> _What is asked_
Copy out the records from the beginning through the line with "A: (x=132, y=232)", swapping "scoreboard" for "score display" and changing nothing else.

> _Source material_
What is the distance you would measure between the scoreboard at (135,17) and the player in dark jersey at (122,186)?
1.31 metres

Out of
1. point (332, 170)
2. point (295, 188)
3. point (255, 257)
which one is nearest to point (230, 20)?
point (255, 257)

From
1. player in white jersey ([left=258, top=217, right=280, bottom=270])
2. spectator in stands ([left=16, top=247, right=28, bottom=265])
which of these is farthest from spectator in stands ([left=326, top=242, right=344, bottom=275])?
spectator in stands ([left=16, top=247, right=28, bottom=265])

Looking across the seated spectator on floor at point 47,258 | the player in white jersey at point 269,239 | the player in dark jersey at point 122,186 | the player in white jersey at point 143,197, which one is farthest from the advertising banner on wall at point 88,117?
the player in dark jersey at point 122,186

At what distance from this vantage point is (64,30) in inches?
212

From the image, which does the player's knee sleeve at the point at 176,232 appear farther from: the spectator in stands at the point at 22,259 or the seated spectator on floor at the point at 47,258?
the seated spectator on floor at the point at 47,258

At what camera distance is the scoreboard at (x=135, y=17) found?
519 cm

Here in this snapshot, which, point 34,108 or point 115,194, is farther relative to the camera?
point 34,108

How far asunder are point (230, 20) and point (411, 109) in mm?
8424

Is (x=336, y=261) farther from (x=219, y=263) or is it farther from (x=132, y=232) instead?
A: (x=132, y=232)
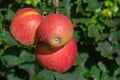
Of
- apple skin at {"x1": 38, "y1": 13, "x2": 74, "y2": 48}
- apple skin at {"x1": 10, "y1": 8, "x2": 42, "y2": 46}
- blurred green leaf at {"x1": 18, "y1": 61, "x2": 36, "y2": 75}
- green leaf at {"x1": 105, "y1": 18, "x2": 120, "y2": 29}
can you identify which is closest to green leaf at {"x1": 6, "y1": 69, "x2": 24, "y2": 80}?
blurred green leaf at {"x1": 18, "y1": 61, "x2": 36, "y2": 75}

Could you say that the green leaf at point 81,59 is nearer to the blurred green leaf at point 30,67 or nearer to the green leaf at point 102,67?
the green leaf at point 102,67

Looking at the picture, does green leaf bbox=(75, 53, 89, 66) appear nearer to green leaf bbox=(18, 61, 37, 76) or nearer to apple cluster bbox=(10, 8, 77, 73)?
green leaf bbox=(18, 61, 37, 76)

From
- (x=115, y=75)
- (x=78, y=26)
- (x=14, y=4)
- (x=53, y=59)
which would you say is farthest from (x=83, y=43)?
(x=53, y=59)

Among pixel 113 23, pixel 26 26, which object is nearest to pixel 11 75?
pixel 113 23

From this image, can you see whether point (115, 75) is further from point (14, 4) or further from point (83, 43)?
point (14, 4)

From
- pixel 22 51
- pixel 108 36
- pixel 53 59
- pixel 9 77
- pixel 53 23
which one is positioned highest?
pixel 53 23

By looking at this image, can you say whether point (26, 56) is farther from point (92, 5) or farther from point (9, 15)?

> _Output for this task_
What is the distance you would measure between the score display at (135,17) and the player in dark jersey at (122,186)?
1.31 metres

Out of
1. point (332, 170)
2. point (295, 188)
3. point (255, 257)
which one is nearest to point (230, 20)?
point (255, 257)

From
1. player in white jersey ([left=258, top=217, right=280, bottom=270])
2. spectator in stands ([left=16, top=247, right=28, bottom=265])
which of these is farthest from spectator in stands ([left=326, top=242, right=344, bottom=275])?
spectator in stands ([left=16, top=247, right=28, bottom=265])

Looking across the seated spectator on floor at point 47,258 | the player in white jersey at point 269,239 | the player in dark jersey at point 122,186 | the player in white jersey at point 143,197, which one is farthest from the advertising banner on wall at point 88,117?
the player in dark jersey at point 122,186

At what distance from this vantage point is (64,30) in inches?
212

From the image, which does the player's knee sleeve at the point at 176,232 appear farther from: the spectator in stands at the point at 22,259 or the seated spectator on floor at the point at 47,258?
the seated spectator on floor at the point at 47,258

At what camera distance is the score display at (x=135, y=17) found?
519 cm

Here in this snapshot, which, point 34,108 or point 115,194, is farther relative to the camera?
point 34,108

How far asunder are point (230, 20) and point (411, 109) in mm?
8424

Is (x=336, y=261) farther from (x=219, y=263) or is it farther from (x=132, y=232) instead?
A: (x=132, y=232)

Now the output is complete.